** start **

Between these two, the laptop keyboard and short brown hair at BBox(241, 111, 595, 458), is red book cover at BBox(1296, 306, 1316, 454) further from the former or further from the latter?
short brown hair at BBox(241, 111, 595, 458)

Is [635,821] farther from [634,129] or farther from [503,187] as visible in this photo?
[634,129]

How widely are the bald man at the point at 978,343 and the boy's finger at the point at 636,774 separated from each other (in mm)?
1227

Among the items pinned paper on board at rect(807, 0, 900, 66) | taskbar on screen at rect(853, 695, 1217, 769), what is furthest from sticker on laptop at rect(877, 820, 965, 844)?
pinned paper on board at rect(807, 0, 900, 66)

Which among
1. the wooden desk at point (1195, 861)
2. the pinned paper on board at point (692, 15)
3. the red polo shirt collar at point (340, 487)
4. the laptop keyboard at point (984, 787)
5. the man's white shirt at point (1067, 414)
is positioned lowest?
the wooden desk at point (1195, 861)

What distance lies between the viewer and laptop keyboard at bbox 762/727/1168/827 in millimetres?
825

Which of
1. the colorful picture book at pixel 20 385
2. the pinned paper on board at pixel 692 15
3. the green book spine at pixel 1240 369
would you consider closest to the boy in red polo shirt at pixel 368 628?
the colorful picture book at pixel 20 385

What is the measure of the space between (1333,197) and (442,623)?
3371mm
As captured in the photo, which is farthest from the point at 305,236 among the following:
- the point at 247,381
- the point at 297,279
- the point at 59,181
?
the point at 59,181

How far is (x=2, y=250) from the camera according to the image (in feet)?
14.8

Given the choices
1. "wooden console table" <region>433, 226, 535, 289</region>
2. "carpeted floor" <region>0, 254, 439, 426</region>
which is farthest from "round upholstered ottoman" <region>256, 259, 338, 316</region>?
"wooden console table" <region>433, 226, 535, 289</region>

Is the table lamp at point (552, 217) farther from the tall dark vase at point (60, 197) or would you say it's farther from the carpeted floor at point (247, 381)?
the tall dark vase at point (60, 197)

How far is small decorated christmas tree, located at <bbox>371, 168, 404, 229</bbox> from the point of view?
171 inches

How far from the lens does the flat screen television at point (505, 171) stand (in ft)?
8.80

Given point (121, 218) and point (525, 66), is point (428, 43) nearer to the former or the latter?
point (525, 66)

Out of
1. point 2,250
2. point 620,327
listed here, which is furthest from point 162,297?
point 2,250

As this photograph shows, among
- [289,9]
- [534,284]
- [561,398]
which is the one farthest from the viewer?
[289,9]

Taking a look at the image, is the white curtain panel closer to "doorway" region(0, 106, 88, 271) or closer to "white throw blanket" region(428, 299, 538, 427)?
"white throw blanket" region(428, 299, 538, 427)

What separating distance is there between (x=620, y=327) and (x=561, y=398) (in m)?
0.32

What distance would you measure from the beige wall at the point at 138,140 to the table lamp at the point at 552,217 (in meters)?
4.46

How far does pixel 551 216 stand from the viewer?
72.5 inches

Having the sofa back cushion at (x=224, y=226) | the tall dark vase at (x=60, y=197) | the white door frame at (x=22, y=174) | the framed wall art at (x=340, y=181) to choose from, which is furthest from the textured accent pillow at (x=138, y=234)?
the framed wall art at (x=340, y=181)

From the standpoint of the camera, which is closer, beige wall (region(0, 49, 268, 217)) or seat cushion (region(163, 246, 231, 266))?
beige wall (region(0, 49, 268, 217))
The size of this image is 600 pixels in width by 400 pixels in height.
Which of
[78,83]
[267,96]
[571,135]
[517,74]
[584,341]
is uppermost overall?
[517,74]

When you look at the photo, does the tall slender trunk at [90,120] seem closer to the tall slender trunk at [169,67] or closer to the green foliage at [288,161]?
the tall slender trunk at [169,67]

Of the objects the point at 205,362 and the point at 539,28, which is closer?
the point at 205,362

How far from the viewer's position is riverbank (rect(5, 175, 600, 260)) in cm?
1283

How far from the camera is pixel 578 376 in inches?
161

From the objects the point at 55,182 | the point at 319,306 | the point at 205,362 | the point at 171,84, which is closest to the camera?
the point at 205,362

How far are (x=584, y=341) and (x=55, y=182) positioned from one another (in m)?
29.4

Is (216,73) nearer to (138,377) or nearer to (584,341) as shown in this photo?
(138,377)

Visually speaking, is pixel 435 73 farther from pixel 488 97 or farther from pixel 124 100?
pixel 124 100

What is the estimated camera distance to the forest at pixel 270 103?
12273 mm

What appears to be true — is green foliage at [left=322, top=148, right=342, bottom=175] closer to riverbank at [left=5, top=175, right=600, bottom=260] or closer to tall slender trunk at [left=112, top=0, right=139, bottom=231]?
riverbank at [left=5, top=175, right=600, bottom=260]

** end **

• **The exercise**
Faithfully reproduce all of the records, character for character.

• **Output for this exercise**
Between these two, the laptop keyboard and short brown hair at BBox(241, 111, 595, 458), is red book cover at BBox(1296, 306, 1316, 454) further from the former or further from the latter?
short brown hair at BBox(241, 111, 595, 458)

Is [635,821] farther from [634,129] or farther from [503,187] as visible in this photo?
[634,129]

How widely are the bald man at the point at 978,343 and the boy's finger at the point at 636,774 separated from each other (in mm)?
1227

Among the items pinned paper on board at rect(807, 0, 900, 66) | taskbar on screen at rect(853, 695, 1217, 769), what is furthest from sticker on laptop at rect(877, 820, 965, 844)?
pinned paper on board at rect(807, 0, 900, 66)

Which among
1. the wooden desk at point (1195, 861)
2. the pinned paper on board at point (692, 15)
3. the red polo shirt collar at point (340, 487)
4. the laptop keyboard at point (984, 787)
5. the man's white shirt at point (1067, 414)
is positioned lowest?
the wooden desk at point (1195, 861)

What distance lies between the viewer and laptop keyboard at bbox 762/727/1168/827 in millimetres?
825

Which of
1. the colorful picture book at pixel 20 385
2. the pinned paper on board at pixel 692 15
3. the green book spine at pixel 1240 369
would you consider closest to the boy in red polo shirt at pixel 368 628?
the colorful picture book at pixel 20 385

What is the measure of the space between (1333,197) and (442,623)?
3371mm
As captured in the photo, which is farthest from the point at 305,236 among the following:
- the point at 247,381
- the point at 297,279
- the point at 59,181
?
the point at 59,181

How far is (x=2, y=250) from the camera according to the image (in feet)?
14.8

Given the choices
1. "wooden console table" <region>433, 226, 535, 289</region>
2. "carpeted floor" <region>0, 254, 439, 426</region>
which is farthest from "round upholstered ottoman" <region>256, 259, 338, 316</region>?
"wooden console table" <region>433, 226, 535, 289</region>

Is the table lamp at point (552, 217) farther from the tall dark vase at point (60, 197) or would you say it's farther from the carpeted floor at point (247, 381)?
the tall dark vase at point (60, 197)

How far is small decorated christmas tree, located at <bbox>371, 168, 404, 229</bbox> from the point of view?
171 inches

How far from the lens does the flat screen television at point (505, 171) stand (in ft)?
8.80

Given point (121, 218) and point (525, 66), is point (428, 43) nearer to the former or the latter?
point (525, 66)

Out of
1. point 2,250
2. point 620,327
listed here, which is furthest from point 162,297?
point 2,250

As this photograph shows, among
- [289,9]
- [534,284]
- [561,398]
which is the one farthest from the viewer?
[289,9]

Taking a look at the image, is the white curtain panel closer to "doorway" region(0, 106, 88, 271) or closer to "white throw blanket" region(428, 299, 538, 427)?
"white throw blanket" region(428, 299, 538, 427)

What separating distance is there between (x=620, y=327) and (x=561, y=398) (in m)?
0.32

What distance would you measure from the beige wall at the point at 138,140 to the table lamp at the point at 552,217 (in meters)?
4.46

How far does pixel 551 216 stand from the viewer?
72.5 inches

Having the sofa back cushion at (x=224, y=226) | the tall dark vase at (x=60, y=197) | the white door frame at (x=22, y=174) | the framed wall art at (x=340, y=181) to choose from, which is furthest from the textured accent pillow at (x=138, y=234)?
the framed wall art at (x=340, y=181)

From the standpoint of the camera, which is closer, beige wall (region(0, 49, 268, 217)) or seat cushion (region(163, 246, 231, 266))?
beige wall (region(0, 49, 268, 217))
The size of this image is 600 pixels in width by 400 pixels in height.
Which of
[78,83]
[267,96]
[571,135]
[517,74]
[584,341]
is uppermost overall?
[517,74]

When you look at the photo, does the tall slender trunk at [90,120] seem closer to the tall slender trunk at [169,67] or closer to the green foliage at [288,161]?
the tall slender trunk at [169,67]

Of the objects the point at 205,362 and the point at 539,28, which is closer?
the point at 205,362

How far from the viewer's position is riverbank (rect(5, 175, 600, 260)) in cm?
1283

How far from the camera is pixel 578 376 in inches?
161

From the objects the point at 55,182 | the point at 319,306 | the point at 205,362 | the point at 171,84, which is closest to the camera?
the point at 205,362

How far are (x=584, y=341) and (x=55, y=182) positioned from one another (in m)?
29.4

Is (216,73) nearer to (138,377) or nearer to (584,341) as shown in this photo?
(138,377)

Visually speaking, is pixel 435 73 farther from pixel 488 97 or farther from pixel 124 100?
pixel 124 100

What is the estimated camera distance to the forest at pixel 270 103?
12273 mm

What appears to be true — is green foliage at [left=322, top=148, right=342, bottom=175] closer to riverbank at [left=5, top=175, right=600, bottom=260] or closer to tall slender trunk at [left=112, top=0, right=139, bottom=231]?
riverbank at [left=5, top=175, right=600, bottom=260]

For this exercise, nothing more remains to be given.